DJ - bureaucrats have very sensitive employment antennae, they must see the threat of AI but as you say, AI Agents will probably be nobbled from the start. A tricky situation for them though.
Jannie - he was right too, even more so now than when he said it.
Scrobs - I'm not surprised, formulating the right query can be tricky and at the moment AI systems sometimes seem to come up with answers which aren't relevant rather than admit that they don't have a relevant answer. Like Keir Starmer.
Anon - I think bureaucrats will be happy with failure, they won't want to hand anything over to an AI system they don't control completely.
djc - at the moment AI looks like a tricky development for bureaucrats. It can churn out what they churn out and as you say, it could be a tl;dr machine in their sphere. Yet anyone else can have the guff summarised by AI, including MPs, journalists and anyone else interested enough. Guff can be identified as guff, as it already is.

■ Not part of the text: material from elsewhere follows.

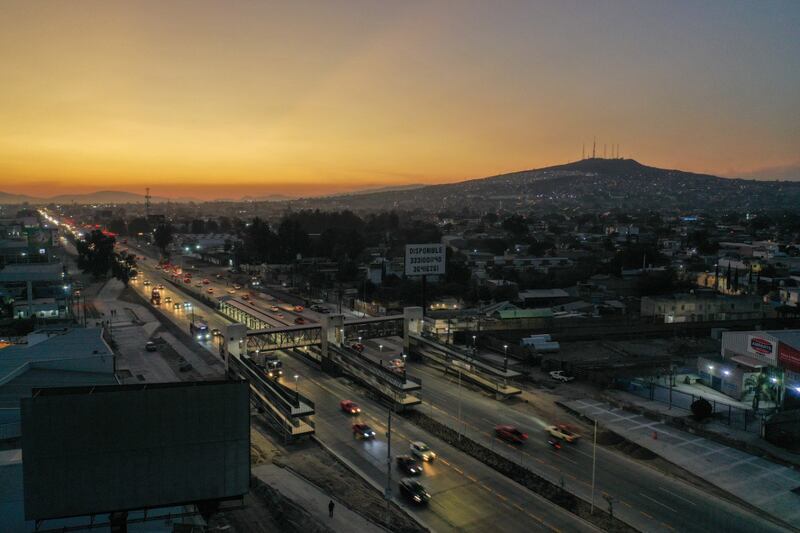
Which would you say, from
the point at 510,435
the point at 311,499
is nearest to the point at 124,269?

You want to be long AI and crypto. TSLA is the one driving AI.
AI, which will lead to robotics and humanoid robots later on, where we are at now is 1994-1995 when the internet started going.
The market will not care if hamas supporters and other cunts hate Musk. 10x at the minimum your money in 5-10 years. In 10 years time bitcoin will be a lot higher.
Anon - I've seen quite a few similar predictions and from what I see of AI so far, the improvements don't have to be huge for it to be reliably more capable than most humans, including driving.